▶ **Tarefa 1**:
Liste todos os períodos históricos que aparecem na linha do tempo do texto sobre a terra no Iraque.
▶ **Tarefa 2**:
Dê continuidade ao texto sobre a terra no Iraque a partir do ponto em que ele termina.

── Trecho do texto ──

A economia agrícola herdada desempenha um papel vital no Iraque, mas a má administração dos recursos piorou a situação, além dos conflitos relacionados ao clima. Um artigo de Safaa Khalaf publicado em agosto de 2023 pela "Fundação Century" discutiu as duas crises mais interligadas de mudança climática e escassez de água.
Os padrões de uso do solo das cidades iraquianas ainda não estão alinhados com os recentes avanços tecnológicos e não são sustentáveis. Uma publicação de 2020 de Nabil T. Ismael e Areej Muhy Abdulwahab analisa o uso atual e futuro da terra, com o objetivo de identificar a lacuna entre os planos tradicionais e os sustentáveis de uso da terra.
Linha do tempo - marcos na governança da terra
Império Babilônico de 1800 a.C.
No reinado de Hamurabi, os registros atestam a existência de diversos tipos de propriedade de terra: tribal, privada e religiosa.
641 d.C. - O período islâmico
O direito de arrendamento de algumas terras foi dividido entre os soldados muçulmanos, enquanto as terras não cultivadas (mwat) foram concedidas às pessoas para a agricultura. Foi introduzido um novo sistema de imposto sobre a terra (karaj).
1258 d.C. - Período Mongol
Os beduínos do deserto invadiram as terras rurais e criaram um caos em relação ao controle das terras agrícolas com as tribos iraquianas.
1534-1917 - Império Otomano
Início de uma tentativa de reforma agrária. O Registro de Terras foi estabelecido e uma ordem foi emitida para revisar os títulos de terra; foi criado o Sistema Tabu (título de propriedade), o departamento responsável pelo registro de imóveis. Os sistemas fundiários apoiavam as regras feudais de propriedade de terras, o que deixava muitos(as) camponeses(as) sem terras e propriedades.

───
── Dados de entrada ──

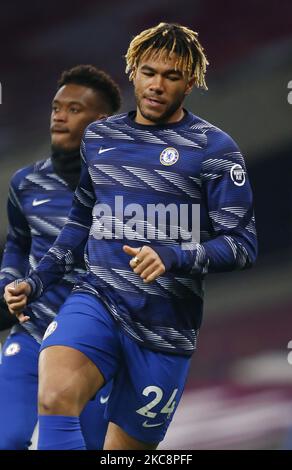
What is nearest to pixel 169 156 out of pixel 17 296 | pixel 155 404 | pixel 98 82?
pixel 17 296

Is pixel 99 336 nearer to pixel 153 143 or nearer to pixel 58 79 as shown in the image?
pixel 153 143

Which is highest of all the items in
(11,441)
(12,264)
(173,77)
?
(173,77)

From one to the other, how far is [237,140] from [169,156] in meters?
1.25

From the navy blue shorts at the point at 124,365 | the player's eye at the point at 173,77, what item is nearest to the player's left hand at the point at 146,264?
the navy blue shorts at the point at 124,365

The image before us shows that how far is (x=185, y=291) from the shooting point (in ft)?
11.7

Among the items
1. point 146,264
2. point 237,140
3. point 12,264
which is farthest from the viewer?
point 237,140

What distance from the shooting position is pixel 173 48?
11.8 feet

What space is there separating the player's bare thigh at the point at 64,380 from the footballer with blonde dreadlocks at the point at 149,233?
0.02 meters

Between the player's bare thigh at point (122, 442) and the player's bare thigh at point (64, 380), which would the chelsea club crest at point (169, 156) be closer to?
the player's bare thigh at point (64, 380)

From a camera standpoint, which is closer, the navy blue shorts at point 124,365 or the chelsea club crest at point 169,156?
the navy blue shorts at point 124,365

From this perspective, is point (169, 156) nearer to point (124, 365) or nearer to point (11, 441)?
point (124, 365)

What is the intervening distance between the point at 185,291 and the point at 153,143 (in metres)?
0.49

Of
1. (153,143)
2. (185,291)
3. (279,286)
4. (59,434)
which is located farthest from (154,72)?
(279,286)

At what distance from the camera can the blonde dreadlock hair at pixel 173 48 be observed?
3.59m
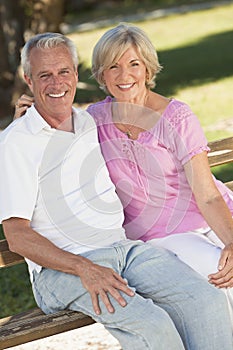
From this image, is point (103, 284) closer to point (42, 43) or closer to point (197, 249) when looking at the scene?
point (197, 249)

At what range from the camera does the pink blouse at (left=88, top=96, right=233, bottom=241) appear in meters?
4.58

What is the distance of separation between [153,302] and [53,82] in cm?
111

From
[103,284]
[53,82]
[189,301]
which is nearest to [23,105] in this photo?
[53,82]

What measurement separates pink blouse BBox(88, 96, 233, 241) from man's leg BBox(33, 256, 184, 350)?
45 cm

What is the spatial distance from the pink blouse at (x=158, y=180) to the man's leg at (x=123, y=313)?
1.48 feet

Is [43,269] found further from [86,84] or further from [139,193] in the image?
[86,84]

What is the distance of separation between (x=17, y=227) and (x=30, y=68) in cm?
77

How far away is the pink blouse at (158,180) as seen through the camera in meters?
4.58

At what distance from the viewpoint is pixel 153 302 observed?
13.6 feet

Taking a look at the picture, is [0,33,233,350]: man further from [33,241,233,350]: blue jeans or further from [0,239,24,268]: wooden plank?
→ [0,239,24,268]: wooden plank

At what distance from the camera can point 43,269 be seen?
4.25m

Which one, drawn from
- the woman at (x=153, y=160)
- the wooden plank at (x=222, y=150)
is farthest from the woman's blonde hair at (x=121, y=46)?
the wooden plank at (x=222, y=150)

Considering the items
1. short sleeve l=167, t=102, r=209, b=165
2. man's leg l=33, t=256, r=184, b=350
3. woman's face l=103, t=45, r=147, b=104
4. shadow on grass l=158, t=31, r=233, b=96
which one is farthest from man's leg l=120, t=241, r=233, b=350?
shadow on grass l=158, t=31, r=233, b=96

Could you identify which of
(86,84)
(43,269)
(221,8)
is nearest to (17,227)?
(43,269)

───

▶ **Resposta 1**:
- Império Babilônico (1800 a.C.)
- Período islâmico (641 d.C.)
- Período Mongol (1258 d.C.)
- Império Otomano (1534-1917)

▶ **Resposta 2**:
1917-1932 d.C. - Período do Mandato Britânico
Após a Primeira Guerra Mundial, o Iraque era um país independente com monarquia constitucional. Declaração nº 24 (1920): estabelecimento de duas diretorias para registro de imóveis. A Lei nº 50 (1932) foi emitida para a Conciliação de Direitos de Terra, na qual novos direitos de terra foram criados (Ameriya, TAPU, Alezma).
1958 - Regime Baathista
O Iraque se torna um país republicano - A Lei de Reforma Agrária foi promulgada para permitir que o governo retirasse as terras dos grandes proprietários, limitando o tamanho da propriedade da terra e permitindo a propriedade coletiva. Uma emenda foi emitida em 1970 para uma nova Lei de Reforma Agrária.
Lei de Registro de Imóveis de 1974, que substituiu o antigo sistema TAPU - Título de Propriedade Permanente Otomano - por um novo documento de Título de Propriedade. Ela criou um sistema aprimorado de emissão de títulos e estabeleceu Departamentos de Registro de Imóveis (RERDs - sigla em inglês)
1974 - Organização Estadual para Recuperação de Solos e Terras (SOSLR - sigla em inglês)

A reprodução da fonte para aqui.